Sanders still has a chance — albeit a vanishingly small chance — of winning more pledged delegates to the Democratic convention than Hillary Clinton. And polls show that Sanders' supporters want him to stay in the race, by a huge margin. "Bernie thinks he has a responsibility to the millions of people who have turned out for him," his top strategist, Tad Devine, told me last week.
But the Sanders campaign was never solely about winning the Democratic nomination. The Vermont socialist's other goal was to build a progressive grass-roots movement and to push the Democratic Party to the left.
On that count, Sanders has mostly succeeded. His campaign has reawakened the progressive wing of the Democratic Party and forced Clinton to move leftward on economic issues including Social Security and trade.
Now he wants to continue that process by amassing yet more delegates, even if they turn out to be a minority at the convention.
"If we don't win, we intend to win every delegate we can so that when we go to Philadelphia, we will have the votes to put together the strongest progressive agenda that any party has ever seen," Sanders said last month.
He wants the Democratic platform to include a call for a $15 federal minimum wage (which Clinton does not support) and a commitment to sweeping campaign finance reform.
His motivation isn't only ideological; Sanders argues that the party needs to tack to the left if it is to mobilize the voters — especially young voters — it needs to win in November.
So even if he can't win the nomination, Sanders' other goals require him to keep campaigning as long as possible.
The problem isn't Sanders' persistence; it's the harshness of his attacks on Clinton.
His victory speech after the Indiana primary last week
included a seven-minute attack on Goldman Sachs, the Wall Street firm that famously paid Clinton $225,000 per speech.
"It must be a speech written in Shakespearean prose," Sanders said, scoffing.
Clinton's fundraising practices and speech fees are legitimate issues, but Sanders has come perilously close to accusing Clinton of corruption — an argument that will make it harder for his supporters to vote for her in November.
Devine told me the senator is still angry about some of the attacks he took from the Clinton campaign, particularly the charge that he owes an apology to victims of gun violence for his record on gun control.
"We're not the ones who started this back-and-forth," Devine said. "Bernie got pushed to a place where he wasn't originally going to go."
But unless Sanders wants to sabotage the Democratic Party — and I don't think he does — he needs to dial back a notch.
Sanders faces other difficult decisions on the road to the July convention in Philadelphia.
One is whether to continue his campaign after California votes June 7. If he pulls off a string of upset victories in the remaining primaries and finishes ahead in the race for pledged delegates, he'll try to persuade superdelegates to support him — and that's reasonable.
Sanders' aides, however, say he might pursue a superdelegate strategy even if he finishes behind — a recipe for a divisive battle. (It would also make Sanders, who long argued that pledged delegates should determine the outcome, look hypocritical.)
The candidate's forces are already asking the Democratic National Committee for changes in the convention's standing committees, which set the convention rules and draft the platform.
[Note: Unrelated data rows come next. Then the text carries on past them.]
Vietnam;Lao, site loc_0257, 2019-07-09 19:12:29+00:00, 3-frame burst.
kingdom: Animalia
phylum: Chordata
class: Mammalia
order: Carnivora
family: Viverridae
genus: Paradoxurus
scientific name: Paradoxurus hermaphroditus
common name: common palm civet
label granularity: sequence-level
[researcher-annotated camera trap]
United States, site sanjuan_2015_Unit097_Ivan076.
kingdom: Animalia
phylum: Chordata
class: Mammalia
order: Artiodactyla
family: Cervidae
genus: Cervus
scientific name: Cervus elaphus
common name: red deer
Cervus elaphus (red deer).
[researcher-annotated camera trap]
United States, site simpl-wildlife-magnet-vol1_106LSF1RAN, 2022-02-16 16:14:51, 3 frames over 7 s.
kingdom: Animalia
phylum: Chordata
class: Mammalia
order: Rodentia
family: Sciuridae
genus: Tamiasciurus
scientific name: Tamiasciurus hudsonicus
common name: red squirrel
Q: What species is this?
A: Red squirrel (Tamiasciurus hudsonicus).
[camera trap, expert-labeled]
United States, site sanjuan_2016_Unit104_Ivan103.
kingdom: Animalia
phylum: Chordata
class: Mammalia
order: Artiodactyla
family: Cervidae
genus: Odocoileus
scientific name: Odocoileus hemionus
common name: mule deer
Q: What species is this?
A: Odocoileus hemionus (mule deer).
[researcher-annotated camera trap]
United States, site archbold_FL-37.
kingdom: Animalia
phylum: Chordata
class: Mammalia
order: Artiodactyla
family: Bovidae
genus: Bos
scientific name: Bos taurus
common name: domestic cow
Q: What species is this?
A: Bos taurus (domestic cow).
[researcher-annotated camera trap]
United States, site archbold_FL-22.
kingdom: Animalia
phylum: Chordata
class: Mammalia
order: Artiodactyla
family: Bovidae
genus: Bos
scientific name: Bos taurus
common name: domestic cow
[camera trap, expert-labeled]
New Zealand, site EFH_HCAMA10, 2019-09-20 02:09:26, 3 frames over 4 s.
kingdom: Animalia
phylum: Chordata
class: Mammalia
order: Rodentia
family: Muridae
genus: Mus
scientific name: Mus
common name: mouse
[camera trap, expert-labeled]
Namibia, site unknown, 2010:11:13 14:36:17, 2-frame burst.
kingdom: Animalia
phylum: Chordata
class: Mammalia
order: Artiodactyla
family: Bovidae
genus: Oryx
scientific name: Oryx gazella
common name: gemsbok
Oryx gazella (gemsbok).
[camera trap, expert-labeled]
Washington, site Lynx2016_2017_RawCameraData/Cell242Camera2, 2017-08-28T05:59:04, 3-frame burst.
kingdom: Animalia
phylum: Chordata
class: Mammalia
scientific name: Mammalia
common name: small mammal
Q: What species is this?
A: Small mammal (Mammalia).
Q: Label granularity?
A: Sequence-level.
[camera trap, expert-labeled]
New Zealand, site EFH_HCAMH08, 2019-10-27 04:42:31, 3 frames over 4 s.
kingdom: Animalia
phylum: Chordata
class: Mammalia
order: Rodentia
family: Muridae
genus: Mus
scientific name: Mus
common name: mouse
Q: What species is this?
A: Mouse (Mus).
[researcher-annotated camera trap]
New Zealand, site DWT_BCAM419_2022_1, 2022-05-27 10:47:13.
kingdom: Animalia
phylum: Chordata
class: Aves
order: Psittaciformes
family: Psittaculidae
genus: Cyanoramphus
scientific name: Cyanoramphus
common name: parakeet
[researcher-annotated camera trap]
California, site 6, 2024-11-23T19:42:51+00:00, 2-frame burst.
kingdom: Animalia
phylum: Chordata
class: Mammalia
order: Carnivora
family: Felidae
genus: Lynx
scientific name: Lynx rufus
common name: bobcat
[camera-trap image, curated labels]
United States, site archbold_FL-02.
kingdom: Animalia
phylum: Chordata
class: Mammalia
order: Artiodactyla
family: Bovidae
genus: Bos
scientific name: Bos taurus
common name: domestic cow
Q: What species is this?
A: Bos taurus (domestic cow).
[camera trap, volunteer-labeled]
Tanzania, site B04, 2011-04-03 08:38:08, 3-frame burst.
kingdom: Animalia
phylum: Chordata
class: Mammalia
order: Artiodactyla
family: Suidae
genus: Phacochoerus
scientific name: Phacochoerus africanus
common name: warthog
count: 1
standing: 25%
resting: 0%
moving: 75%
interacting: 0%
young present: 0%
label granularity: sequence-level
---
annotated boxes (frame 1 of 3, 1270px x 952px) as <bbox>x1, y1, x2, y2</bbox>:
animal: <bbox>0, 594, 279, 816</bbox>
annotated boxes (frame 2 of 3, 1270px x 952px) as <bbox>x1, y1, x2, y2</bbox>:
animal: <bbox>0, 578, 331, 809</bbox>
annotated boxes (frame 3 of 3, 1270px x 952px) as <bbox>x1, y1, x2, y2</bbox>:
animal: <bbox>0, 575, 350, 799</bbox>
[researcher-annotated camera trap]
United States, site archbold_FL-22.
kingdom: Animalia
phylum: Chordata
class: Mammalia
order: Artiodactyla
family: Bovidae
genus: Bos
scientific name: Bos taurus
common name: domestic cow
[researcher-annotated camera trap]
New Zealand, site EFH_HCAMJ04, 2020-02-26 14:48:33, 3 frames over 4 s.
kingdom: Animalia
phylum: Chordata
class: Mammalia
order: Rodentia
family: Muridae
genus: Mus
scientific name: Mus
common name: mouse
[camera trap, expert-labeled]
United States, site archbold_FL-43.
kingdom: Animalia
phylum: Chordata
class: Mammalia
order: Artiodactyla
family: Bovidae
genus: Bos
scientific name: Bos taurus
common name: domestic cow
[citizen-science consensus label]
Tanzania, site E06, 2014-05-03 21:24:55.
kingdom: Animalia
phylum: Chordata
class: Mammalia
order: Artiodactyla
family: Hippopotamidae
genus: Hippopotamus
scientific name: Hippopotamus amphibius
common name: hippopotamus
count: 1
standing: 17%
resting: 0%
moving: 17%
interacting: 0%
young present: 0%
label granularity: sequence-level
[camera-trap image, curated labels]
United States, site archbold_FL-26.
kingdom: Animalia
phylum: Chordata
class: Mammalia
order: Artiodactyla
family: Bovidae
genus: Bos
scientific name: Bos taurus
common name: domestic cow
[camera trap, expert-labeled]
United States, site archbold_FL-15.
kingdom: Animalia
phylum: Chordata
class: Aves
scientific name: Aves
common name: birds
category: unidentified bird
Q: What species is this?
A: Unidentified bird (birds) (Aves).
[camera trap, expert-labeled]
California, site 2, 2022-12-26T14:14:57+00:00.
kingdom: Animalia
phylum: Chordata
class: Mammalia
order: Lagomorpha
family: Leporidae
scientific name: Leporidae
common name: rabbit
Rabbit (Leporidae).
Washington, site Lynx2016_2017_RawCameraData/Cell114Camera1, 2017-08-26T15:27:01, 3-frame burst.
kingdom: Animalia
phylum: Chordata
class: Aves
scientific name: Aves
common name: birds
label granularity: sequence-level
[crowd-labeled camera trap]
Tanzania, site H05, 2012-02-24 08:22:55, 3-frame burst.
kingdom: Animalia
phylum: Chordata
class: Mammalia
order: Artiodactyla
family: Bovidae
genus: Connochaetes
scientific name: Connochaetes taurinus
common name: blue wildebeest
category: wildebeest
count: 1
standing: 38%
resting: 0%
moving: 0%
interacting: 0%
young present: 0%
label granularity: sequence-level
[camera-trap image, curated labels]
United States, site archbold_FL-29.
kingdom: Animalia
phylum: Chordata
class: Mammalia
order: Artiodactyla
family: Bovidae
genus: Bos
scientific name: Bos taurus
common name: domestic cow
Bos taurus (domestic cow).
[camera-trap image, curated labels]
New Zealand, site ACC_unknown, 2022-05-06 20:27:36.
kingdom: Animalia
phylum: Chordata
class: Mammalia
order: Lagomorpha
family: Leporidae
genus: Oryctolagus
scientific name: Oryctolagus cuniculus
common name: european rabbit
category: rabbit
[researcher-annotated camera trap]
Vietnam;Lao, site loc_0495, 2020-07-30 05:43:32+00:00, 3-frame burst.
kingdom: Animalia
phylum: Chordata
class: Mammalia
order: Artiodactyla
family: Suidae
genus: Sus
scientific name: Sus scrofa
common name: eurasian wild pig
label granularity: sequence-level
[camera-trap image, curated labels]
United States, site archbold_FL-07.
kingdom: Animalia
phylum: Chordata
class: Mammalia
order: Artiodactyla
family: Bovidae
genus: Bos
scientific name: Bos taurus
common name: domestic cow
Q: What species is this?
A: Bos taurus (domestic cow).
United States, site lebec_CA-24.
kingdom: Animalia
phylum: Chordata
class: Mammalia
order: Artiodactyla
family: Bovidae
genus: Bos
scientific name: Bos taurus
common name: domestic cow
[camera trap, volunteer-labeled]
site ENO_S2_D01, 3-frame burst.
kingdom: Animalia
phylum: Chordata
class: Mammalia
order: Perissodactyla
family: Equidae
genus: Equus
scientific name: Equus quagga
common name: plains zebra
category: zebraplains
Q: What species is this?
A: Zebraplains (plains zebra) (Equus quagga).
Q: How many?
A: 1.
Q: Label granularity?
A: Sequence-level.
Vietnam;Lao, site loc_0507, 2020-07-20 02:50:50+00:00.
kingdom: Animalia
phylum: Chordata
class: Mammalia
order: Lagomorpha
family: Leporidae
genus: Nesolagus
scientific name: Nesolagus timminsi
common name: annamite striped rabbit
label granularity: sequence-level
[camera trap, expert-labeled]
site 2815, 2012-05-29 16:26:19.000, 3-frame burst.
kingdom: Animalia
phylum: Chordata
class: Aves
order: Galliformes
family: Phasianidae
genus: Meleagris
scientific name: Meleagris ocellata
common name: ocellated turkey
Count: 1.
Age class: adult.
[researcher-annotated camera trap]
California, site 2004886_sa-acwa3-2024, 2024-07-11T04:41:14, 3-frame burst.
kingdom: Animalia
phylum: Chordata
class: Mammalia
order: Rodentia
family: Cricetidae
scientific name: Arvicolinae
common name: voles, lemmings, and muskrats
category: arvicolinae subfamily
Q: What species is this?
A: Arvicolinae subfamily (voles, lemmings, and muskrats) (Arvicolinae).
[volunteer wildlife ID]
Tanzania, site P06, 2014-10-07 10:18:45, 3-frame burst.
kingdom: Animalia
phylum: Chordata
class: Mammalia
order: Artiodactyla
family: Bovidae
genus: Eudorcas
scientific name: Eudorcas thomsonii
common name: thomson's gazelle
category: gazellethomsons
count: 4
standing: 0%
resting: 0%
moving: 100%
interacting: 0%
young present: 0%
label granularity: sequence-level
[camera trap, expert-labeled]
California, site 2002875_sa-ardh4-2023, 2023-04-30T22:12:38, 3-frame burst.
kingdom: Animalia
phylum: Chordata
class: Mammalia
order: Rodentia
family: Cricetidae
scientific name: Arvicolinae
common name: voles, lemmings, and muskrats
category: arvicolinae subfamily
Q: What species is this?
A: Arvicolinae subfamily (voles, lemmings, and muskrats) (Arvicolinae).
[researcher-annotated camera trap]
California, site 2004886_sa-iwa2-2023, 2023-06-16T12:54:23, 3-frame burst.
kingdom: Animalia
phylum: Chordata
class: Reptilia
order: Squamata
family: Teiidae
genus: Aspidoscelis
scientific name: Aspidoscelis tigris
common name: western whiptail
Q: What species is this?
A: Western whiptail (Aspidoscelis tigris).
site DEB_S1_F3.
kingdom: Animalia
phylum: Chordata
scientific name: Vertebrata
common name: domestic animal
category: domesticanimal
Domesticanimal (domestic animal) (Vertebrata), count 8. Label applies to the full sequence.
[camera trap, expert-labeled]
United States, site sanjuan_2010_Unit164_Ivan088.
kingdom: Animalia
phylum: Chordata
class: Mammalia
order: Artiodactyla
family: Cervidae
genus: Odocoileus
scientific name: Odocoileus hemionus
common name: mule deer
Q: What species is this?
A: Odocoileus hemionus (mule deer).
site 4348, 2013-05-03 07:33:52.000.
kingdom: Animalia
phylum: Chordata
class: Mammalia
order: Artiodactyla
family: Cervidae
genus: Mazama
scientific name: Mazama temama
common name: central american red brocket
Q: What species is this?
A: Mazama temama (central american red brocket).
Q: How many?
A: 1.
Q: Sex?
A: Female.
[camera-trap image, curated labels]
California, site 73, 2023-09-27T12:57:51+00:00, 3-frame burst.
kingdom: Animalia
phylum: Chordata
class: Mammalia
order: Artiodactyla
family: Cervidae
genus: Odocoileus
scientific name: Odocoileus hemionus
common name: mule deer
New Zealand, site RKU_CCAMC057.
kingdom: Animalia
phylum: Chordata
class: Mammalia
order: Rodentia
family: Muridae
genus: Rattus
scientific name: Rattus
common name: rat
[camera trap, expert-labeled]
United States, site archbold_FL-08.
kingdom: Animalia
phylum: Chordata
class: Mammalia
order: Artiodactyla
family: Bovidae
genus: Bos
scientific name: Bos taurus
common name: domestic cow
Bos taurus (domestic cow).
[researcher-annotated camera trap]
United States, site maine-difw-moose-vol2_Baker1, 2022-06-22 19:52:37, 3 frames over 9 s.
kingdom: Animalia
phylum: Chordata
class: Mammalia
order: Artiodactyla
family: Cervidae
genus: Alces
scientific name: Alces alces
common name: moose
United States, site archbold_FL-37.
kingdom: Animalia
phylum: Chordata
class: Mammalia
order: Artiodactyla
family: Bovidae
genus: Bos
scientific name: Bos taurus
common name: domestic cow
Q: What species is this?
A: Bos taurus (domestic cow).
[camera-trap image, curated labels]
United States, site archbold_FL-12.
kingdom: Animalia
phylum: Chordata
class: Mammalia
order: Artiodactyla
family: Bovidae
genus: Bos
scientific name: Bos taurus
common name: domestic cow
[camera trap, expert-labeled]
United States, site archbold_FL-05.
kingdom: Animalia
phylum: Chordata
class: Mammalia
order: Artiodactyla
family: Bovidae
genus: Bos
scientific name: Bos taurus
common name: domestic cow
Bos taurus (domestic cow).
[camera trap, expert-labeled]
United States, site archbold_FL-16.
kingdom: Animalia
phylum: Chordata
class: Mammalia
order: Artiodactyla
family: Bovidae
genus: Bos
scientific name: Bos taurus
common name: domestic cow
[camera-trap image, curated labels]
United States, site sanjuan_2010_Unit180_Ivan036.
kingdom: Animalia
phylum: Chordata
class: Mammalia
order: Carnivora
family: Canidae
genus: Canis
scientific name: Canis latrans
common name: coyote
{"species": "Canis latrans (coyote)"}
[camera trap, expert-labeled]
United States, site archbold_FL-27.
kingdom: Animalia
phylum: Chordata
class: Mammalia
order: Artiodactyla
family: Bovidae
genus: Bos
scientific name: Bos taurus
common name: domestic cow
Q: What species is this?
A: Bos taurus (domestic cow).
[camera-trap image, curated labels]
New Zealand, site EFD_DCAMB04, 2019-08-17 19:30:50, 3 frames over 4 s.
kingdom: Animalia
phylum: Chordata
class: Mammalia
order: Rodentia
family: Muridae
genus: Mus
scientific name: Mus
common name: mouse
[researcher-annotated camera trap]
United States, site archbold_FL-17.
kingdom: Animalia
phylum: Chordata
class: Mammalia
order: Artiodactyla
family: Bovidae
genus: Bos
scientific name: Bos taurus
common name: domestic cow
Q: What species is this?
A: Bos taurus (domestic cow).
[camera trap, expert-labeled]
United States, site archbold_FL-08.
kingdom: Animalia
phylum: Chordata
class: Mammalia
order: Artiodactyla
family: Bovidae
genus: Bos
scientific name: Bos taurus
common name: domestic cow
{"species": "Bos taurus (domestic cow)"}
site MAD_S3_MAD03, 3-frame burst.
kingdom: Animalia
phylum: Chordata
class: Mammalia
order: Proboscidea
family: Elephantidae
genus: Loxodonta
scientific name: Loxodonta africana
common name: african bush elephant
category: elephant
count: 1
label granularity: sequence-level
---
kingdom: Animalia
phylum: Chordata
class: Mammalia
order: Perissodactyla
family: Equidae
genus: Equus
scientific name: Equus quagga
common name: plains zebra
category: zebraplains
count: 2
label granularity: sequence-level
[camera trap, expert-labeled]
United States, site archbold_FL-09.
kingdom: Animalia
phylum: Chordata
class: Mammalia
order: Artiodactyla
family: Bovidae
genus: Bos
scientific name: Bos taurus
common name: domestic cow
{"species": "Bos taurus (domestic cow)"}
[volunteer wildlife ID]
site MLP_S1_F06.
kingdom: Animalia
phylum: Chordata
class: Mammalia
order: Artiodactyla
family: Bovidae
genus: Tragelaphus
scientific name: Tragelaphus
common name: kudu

They complain, with some justice, that the members of those committees have been stacked in Clinton's favor. And they've warned that a convention that looks unfair will send the wrong message to Sanders' supporters.
"If you're going to back us into a corner, we're not going to be happy," Devine said. "It's a two-way street. Is this going to be a period of accord or discord? My preference is to find common ground."
Sanders says he doesn't want to be a spoiler if Clinton wins the nomination fair and square.
"Of course the party needs to be unified, and it will be unified after the convention in July," he said last week.
"Hillary Clinton and I agree … that we will do everything we can to make sure that a Republican does not win the White House. And I will knock my brains out, I will work seven days a week to make sure that does not happen — if I am the nominee, and if I am not the nominee."
If he means that, this would be a good time to start acting like it — for both Democratic candidates.